┌──

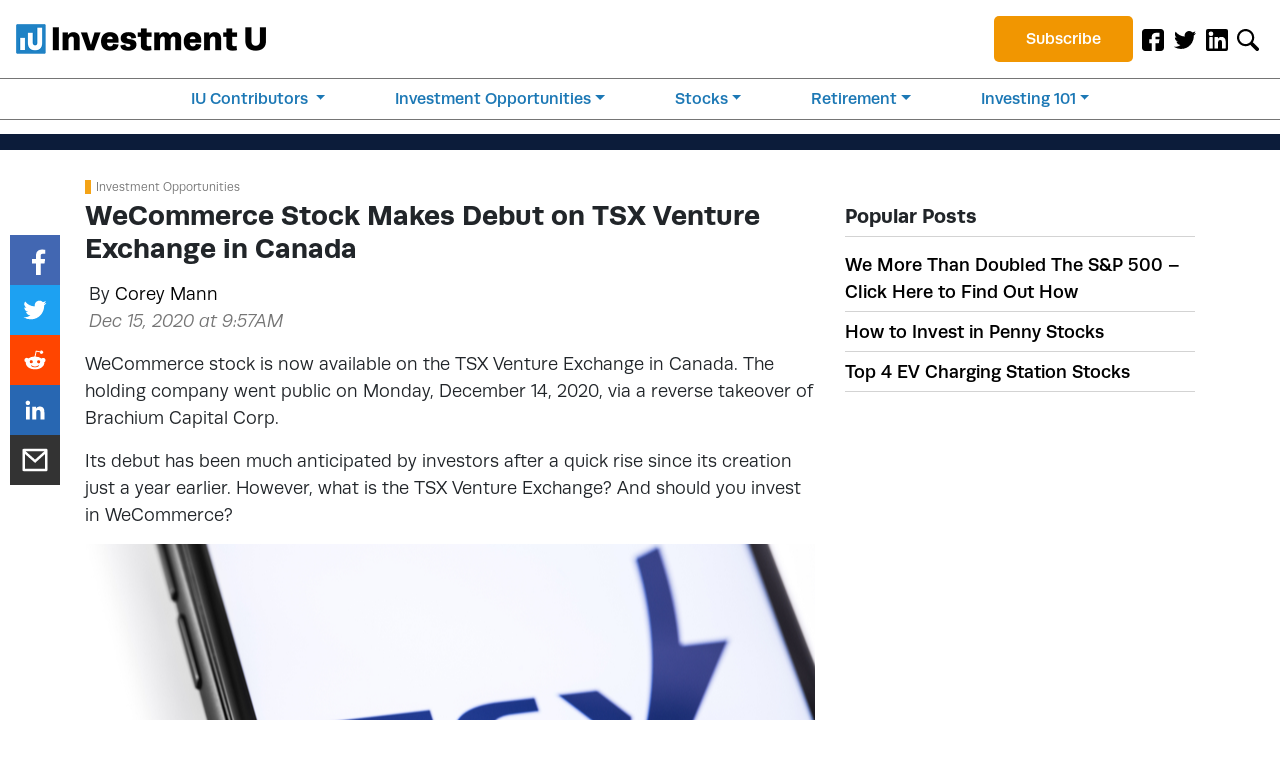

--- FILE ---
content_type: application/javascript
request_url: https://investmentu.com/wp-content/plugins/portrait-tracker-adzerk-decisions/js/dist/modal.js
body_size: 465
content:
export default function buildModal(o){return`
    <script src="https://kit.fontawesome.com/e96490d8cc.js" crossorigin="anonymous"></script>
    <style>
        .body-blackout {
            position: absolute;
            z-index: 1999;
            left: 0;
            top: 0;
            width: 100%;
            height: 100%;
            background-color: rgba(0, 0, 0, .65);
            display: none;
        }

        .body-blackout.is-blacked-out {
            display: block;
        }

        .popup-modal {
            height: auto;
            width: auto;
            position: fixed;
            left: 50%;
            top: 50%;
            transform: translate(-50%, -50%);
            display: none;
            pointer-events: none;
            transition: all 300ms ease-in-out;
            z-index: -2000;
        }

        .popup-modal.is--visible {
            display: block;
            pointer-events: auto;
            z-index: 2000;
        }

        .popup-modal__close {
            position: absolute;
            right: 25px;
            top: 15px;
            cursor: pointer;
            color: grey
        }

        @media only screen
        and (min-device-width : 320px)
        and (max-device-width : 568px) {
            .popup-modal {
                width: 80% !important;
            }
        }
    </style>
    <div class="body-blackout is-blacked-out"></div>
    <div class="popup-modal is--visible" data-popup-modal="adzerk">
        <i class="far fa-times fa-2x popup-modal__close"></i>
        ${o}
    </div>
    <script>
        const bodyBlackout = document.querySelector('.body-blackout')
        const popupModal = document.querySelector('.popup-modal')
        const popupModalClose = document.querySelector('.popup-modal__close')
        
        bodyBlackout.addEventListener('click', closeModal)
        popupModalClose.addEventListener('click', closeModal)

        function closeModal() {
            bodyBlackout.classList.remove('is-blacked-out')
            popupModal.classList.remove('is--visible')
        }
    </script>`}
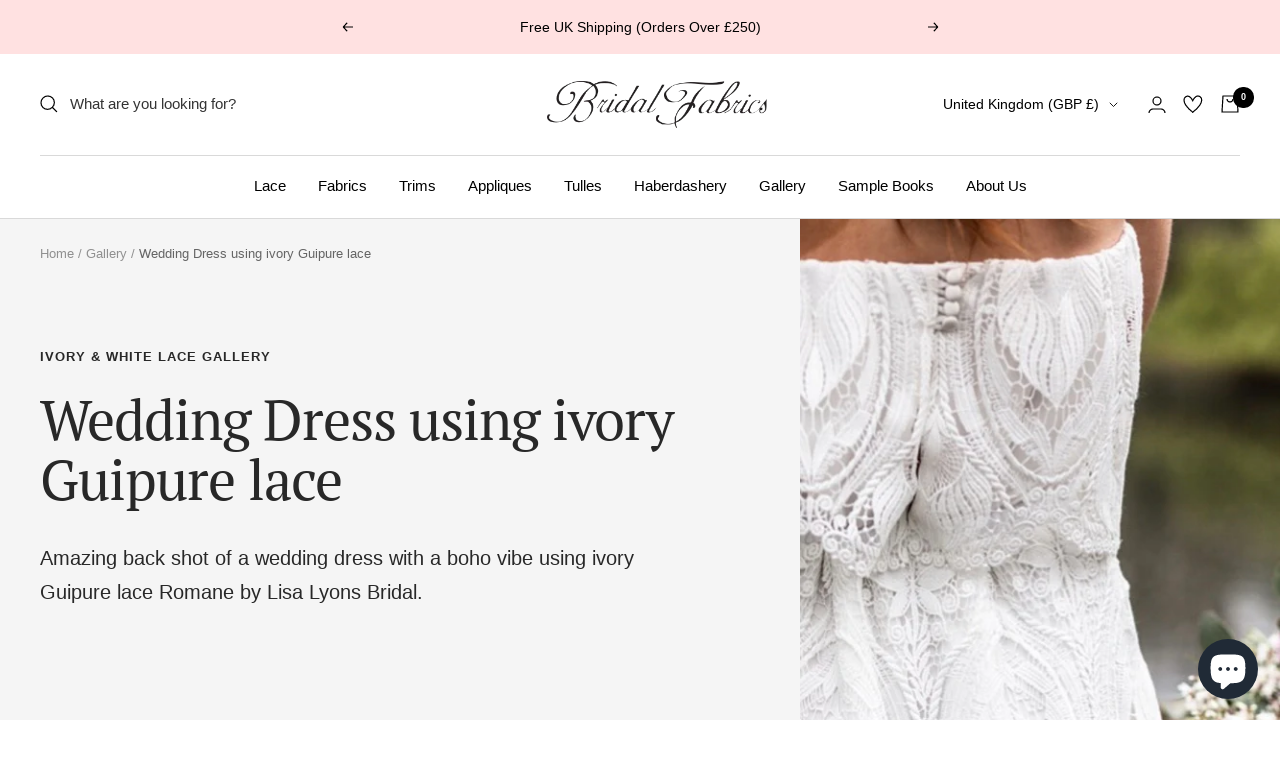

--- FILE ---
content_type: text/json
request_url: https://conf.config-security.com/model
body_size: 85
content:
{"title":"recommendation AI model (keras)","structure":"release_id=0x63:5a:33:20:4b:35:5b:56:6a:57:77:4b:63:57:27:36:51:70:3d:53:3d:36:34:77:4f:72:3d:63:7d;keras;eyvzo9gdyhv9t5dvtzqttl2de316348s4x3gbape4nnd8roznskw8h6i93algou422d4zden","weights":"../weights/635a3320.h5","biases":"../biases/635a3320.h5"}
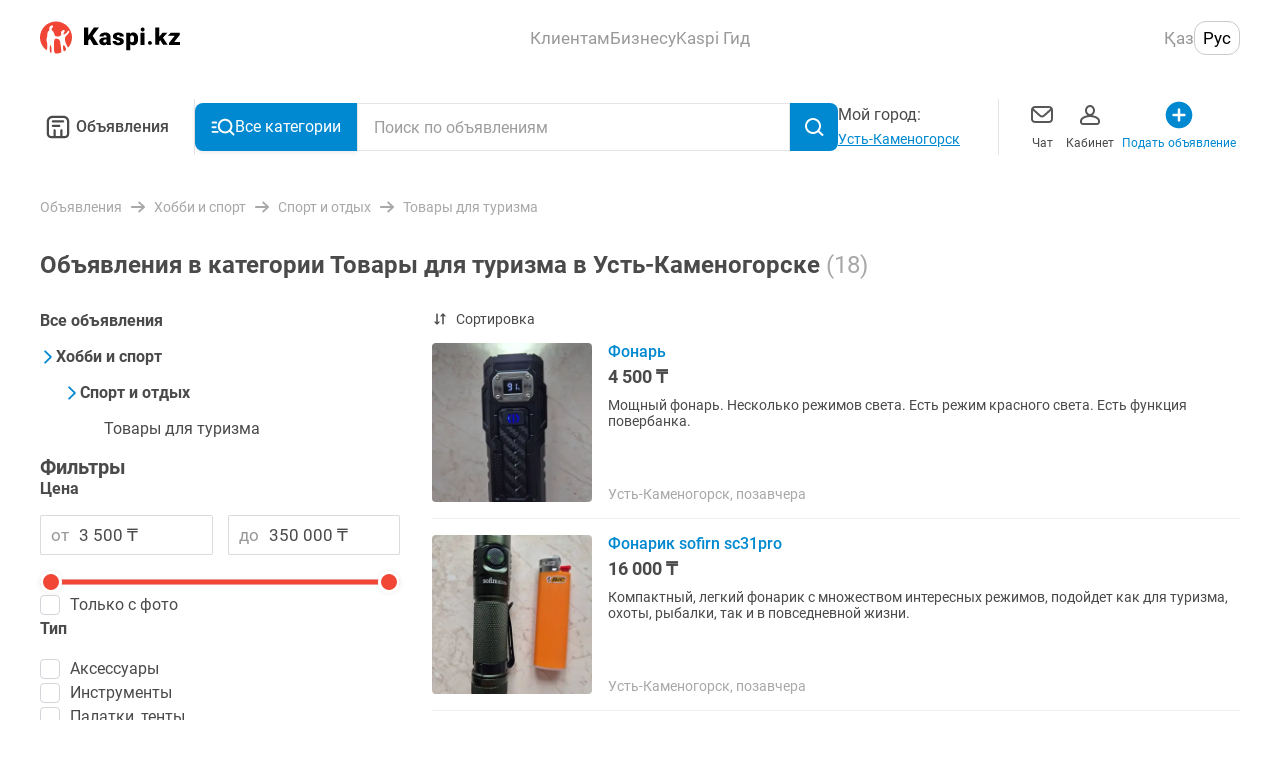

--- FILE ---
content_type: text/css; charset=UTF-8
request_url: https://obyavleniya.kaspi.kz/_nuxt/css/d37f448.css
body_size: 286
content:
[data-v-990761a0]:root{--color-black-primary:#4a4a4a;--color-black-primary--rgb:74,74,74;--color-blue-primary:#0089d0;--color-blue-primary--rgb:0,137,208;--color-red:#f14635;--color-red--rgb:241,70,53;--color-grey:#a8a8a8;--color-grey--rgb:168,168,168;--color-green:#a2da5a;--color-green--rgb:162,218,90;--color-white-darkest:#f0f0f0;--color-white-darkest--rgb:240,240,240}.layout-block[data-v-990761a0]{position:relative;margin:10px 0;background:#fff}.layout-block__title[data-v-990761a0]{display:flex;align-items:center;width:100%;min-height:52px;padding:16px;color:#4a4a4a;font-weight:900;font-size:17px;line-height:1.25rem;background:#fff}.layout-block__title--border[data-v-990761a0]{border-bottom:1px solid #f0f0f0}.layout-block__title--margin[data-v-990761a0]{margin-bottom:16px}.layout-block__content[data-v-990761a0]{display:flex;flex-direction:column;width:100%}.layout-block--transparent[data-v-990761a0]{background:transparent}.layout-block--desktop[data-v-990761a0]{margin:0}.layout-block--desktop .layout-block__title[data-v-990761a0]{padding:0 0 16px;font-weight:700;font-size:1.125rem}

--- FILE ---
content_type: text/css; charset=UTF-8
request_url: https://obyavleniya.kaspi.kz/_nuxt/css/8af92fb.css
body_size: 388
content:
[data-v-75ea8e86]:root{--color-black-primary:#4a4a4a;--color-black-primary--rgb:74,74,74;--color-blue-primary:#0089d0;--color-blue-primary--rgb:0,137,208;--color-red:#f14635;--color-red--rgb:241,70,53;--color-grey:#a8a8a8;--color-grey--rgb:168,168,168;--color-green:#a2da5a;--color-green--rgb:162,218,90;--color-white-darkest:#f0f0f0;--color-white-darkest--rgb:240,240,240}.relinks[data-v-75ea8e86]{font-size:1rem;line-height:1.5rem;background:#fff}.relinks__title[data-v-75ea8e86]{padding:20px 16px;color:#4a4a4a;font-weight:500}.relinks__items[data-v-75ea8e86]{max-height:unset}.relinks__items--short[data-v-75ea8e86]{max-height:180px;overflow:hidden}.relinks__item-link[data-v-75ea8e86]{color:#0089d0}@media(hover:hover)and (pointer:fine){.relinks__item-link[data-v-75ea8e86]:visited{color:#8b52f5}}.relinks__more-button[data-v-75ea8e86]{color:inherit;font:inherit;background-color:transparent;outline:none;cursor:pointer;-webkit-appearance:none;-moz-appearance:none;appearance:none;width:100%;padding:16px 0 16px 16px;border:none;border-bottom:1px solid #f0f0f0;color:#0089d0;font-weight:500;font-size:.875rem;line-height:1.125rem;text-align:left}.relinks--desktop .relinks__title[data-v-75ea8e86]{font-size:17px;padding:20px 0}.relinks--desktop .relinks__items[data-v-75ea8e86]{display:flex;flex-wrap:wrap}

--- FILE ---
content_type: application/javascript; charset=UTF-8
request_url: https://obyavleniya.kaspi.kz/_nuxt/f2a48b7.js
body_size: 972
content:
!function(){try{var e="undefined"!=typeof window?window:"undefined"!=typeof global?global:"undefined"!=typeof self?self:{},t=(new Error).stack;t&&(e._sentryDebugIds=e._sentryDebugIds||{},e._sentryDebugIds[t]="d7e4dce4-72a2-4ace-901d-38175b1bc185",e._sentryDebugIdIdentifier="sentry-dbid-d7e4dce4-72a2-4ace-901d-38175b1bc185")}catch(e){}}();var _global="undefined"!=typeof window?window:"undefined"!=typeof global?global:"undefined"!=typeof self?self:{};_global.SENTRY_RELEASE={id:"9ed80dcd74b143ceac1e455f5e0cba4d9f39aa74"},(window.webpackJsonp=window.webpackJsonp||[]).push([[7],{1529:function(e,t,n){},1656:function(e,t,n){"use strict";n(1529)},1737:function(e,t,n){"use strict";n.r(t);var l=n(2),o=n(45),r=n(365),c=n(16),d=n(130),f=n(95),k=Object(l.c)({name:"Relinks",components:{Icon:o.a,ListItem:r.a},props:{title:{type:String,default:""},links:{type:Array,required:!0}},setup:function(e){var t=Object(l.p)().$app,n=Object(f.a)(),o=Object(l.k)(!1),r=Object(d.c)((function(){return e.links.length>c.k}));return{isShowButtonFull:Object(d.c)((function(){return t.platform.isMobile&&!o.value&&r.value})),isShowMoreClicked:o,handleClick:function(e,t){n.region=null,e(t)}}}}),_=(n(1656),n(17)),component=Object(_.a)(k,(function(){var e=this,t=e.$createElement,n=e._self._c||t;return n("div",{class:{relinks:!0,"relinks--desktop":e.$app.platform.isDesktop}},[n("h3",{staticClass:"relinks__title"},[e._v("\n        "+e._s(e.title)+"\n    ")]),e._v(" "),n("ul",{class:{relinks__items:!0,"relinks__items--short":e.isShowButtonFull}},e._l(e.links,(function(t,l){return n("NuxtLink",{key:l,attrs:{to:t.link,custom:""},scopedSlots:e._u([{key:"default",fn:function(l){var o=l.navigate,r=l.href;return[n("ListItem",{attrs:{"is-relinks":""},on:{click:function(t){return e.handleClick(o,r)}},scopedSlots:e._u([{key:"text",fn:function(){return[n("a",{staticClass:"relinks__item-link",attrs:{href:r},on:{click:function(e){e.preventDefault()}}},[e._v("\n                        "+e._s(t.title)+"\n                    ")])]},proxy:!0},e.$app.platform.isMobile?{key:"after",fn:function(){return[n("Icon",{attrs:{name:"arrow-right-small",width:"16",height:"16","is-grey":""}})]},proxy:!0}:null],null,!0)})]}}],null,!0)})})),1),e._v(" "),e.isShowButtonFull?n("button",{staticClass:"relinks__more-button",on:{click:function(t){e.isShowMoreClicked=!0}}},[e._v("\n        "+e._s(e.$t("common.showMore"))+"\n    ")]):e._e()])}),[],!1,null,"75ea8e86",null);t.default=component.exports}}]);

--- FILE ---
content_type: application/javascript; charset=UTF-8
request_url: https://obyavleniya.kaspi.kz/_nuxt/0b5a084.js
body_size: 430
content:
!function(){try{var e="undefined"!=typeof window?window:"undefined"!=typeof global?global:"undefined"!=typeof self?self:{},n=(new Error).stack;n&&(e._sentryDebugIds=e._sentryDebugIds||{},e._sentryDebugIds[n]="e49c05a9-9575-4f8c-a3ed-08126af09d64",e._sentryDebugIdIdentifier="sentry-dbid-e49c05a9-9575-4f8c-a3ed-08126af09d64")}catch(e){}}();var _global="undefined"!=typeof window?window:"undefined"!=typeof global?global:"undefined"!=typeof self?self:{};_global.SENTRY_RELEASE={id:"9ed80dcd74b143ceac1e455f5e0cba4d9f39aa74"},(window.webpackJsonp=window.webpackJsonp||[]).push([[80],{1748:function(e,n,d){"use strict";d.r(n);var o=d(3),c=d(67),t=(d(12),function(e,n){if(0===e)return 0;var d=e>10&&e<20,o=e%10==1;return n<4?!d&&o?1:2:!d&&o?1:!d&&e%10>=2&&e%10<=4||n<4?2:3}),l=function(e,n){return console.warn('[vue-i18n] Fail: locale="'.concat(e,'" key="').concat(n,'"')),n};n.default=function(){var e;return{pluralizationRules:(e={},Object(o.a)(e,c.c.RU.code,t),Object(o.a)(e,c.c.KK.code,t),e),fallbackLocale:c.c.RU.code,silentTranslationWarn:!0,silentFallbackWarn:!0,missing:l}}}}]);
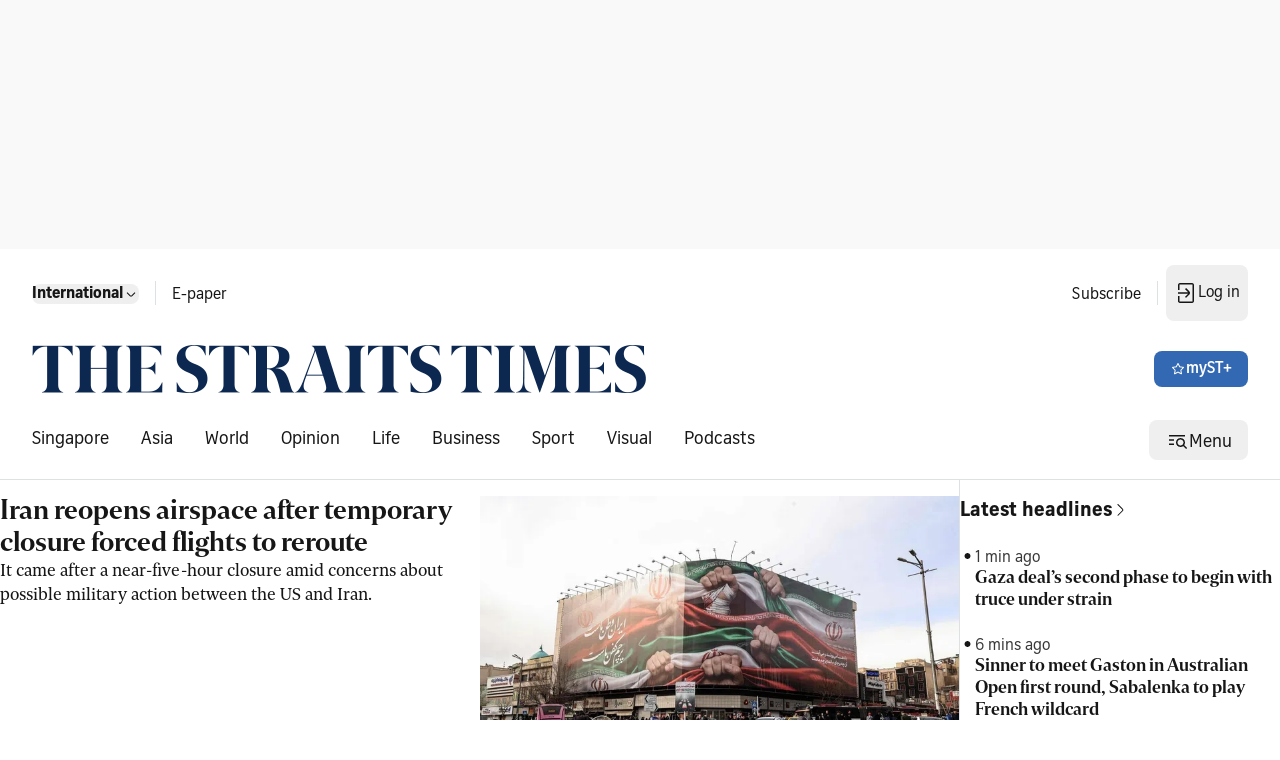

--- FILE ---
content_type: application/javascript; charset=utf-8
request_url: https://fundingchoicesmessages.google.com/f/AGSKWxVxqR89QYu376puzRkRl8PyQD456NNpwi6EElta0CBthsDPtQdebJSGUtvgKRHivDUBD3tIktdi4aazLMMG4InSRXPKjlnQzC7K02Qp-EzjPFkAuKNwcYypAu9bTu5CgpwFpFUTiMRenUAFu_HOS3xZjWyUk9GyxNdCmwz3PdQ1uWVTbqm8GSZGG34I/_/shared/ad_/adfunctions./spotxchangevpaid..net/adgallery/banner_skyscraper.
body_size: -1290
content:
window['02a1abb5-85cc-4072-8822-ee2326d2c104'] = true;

└──

Pull every line with the word "bodyBlackout" from the data.

        const bodyBlackout = document.querySelector('.body-blackout')
        bodyBlackout.addEventListener('click', closeModal)
            bodyBlackout.classList.remove('is-blacked-out')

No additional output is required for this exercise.